Stored data:
════════════════

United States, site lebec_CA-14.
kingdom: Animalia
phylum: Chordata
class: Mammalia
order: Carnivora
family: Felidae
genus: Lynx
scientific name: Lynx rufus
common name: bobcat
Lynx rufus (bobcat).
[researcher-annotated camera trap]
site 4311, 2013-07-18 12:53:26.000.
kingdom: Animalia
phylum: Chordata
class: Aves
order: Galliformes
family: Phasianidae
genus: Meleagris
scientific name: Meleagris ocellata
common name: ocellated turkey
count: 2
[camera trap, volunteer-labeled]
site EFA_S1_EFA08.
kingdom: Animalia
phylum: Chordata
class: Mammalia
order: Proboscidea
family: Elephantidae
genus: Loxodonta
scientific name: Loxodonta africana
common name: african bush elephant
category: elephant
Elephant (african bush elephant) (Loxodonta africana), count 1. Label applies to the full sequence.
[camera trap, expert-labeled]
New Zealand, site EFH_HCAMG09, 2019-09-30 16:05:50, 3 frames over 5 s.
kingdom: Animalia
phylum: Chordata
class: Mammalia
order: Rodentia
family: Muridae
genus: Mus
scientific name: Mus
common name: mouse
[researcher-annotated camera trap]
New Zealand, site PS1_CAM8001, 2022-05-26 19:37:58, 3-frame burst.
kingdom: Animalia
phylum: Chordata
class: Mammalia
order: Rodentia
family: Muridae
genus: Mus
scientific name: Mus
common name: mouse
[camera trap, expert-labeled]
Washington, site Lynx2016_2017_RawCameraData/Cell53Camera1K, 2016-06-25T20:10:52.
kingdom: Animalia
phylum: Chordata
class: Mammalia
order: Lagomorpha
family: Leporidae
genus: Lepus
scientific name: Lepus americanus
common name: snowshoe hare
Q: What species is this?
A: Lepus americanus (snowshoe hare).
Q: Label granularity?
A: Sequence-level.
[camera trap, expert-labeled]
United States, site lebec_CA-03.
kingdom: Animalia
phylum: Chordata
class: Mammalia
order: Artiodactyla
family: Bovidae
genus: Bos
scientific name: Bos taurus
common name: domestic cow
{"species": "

════════════════

Problem to work on
Reproduce the entries exactly. Every word has to stay the same.

Expected answer
United States, site lebec_CA-14.
kingdom: Animalia
phylum: Chordata
class: Mammalia
order: Carnivora
family: Felidae
genus: Lynx
scientific name: Lynx rufus
common name: bobcat
Lynx rufus (bobcat).
[researcher-annotated camera trap]
site 4311, 2013-07-18 12:53:26.000.
kingdom: Animalia
phylum: Chordata
class: Aves
order: Galliformes
family: Phasianidae
genus: Meleagris
scientific name: Meleagris ocellata
common name: ocellated turkey
count: 2
[camera trap, volunteer-labeled]
site EFA_S1_EFA08.
kingdom: Animalia
phylum: Chordata
class: Mammalia
order: Proboscidea
family: Elephantidae
genus: Loxodonta
scientific name: Loxodonta africana
common name: african bush elephant
category: elephant
Elephant (african bush elephant) (Loxodonta africana), count 1. Label applies to the full sequence.
[camera trap, expert-labeled]
New Zealand, site EFH_HCAMG09, 2019-09-30 16:05:50, 3 frames over 5 s.
kingdom: Animalia
phylum: Chordata
class: Mammalia
order: Rodentia
family: Muridae
genus: Mus
scientific name: Mus
common name: mouse
[researcher-annotated camera trap]
New Zealand, site PS1_CAM8001, 2022-05-26 19:37:58, 3-frame burst.
kingdom: Animalia
phylum: Chordata
class: Mammalia
order: Rodentia
family: Muridae
genus: Mus
scientific name: Mus
common name: mouse
[camera trap, expert-labeled]
Washington, site Lynx2016_2017_RawCameraData/Cell53Camera1K, 2016-06-25T20:10:52.
kingdom: Animalia
phylum: Chordata
class: Mammalia
order: Lagomorpha
family: Leporidae
genus: Lepus
scientific name: Lepus americanus
common name: snowshoe hare
Q: What species is this?
A: Lepus americanus (snowshoe hare).
Q: Label granularity?
A: Sequence-level.
[camera trap, expert-labeled]
United States, site lebec_CA-03.
kingdom: Animalia
phylum: Chordata
class: Mammalia
order: Artiodactyla
family: Bovidae
genus: Bos
scientific name: Bos taurus
common name: domestic cow
{"species": "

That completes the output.